I thought people might be interested in the way sweet corn was prepared for winter use, seventy years ago. This was, of course, before the time of home freezers or even pressure cookers. I hated the process because I had to carry in the wood to keep the fire in the kitchen range going.

Corn was brought into the house early in the morning, cut off the cob, cooked, and packed boiling hot into jars. The tops of the jars were tightened and then carefully turned one-fourth turn back. They were then put into a washboiler, which had a home made wooden rack in the bottom. The water was brought to a full boil as rapidly as possible and kept at boiling for one hour.

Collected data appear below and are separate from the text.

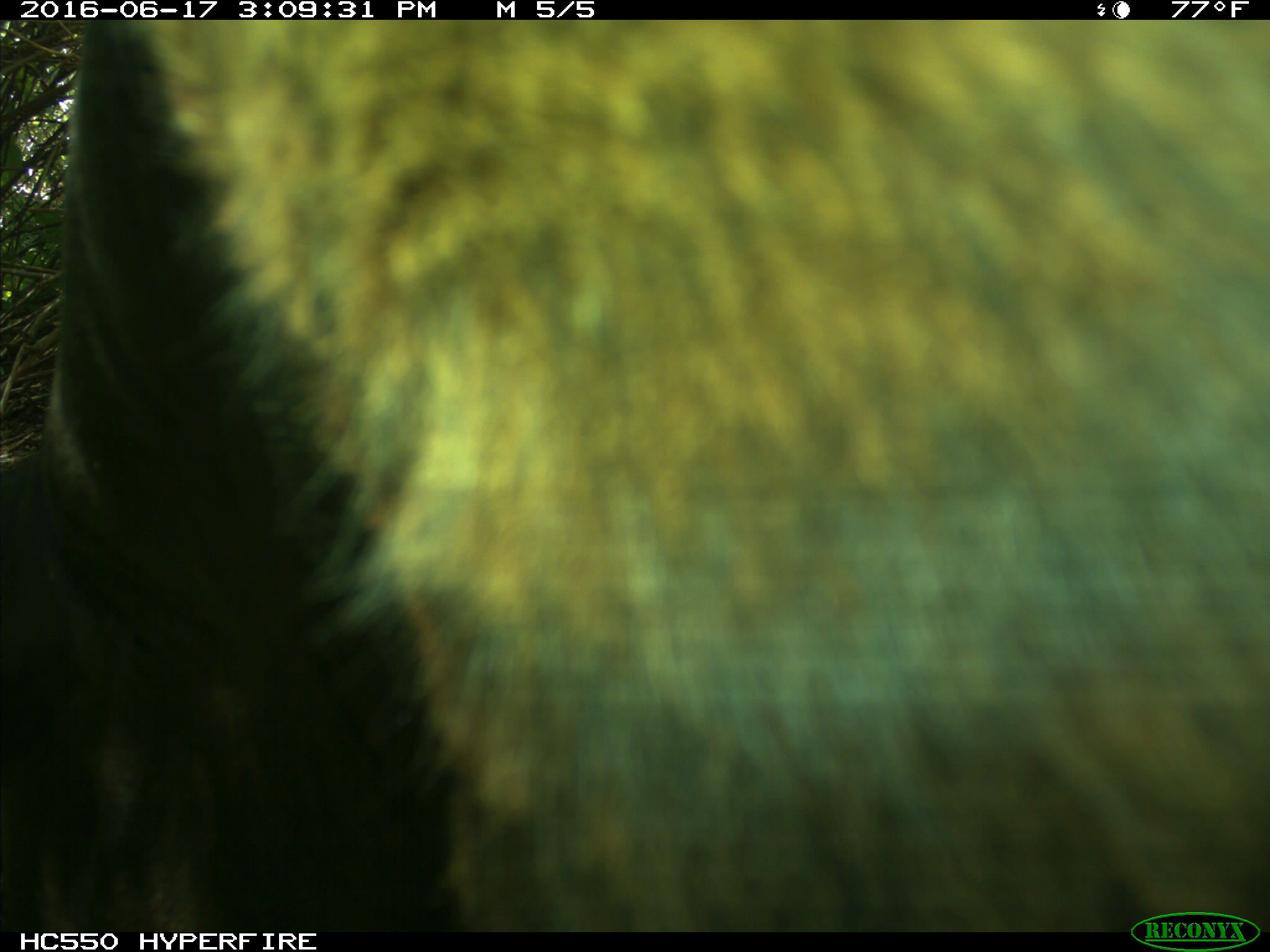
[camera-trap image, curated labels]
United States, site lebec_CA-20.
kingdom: Animalia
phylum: Chordata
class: Mammalia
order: Artiodactyla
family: Bovidae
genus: Bos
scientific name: Bos taurus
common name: domestic cow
Bos taurus (domestic cow).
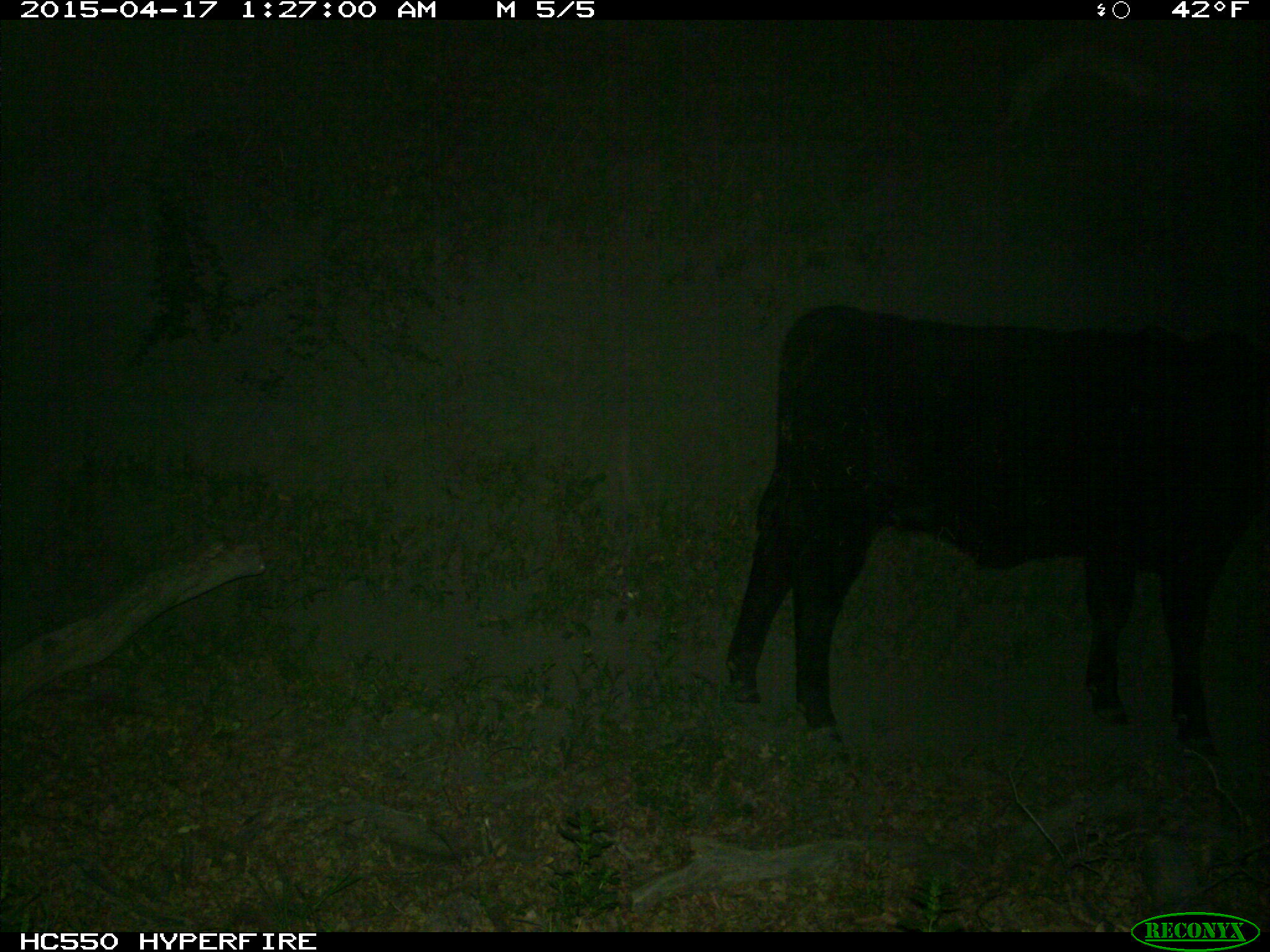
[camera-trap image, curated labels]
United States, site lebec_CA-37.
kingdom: Animalia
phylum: Chordata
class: Mammalia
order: Artiodactyla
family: Bovidae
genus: Bos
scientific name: Bos taurus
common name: domestic cow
Bos taurus (domestic cow).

Sometimes additional water had to be added.

The boiler was taken from the fire and the corn was allowed to cool. This cooking and cooling process was then repeated on the second and third days. The jar lids were then tightened and the corn was stored in a dark place. The theory was that the intermittent cooking killed spores that might develop. The corn was quite tasty, but the food value that was left after such cooking is a big question.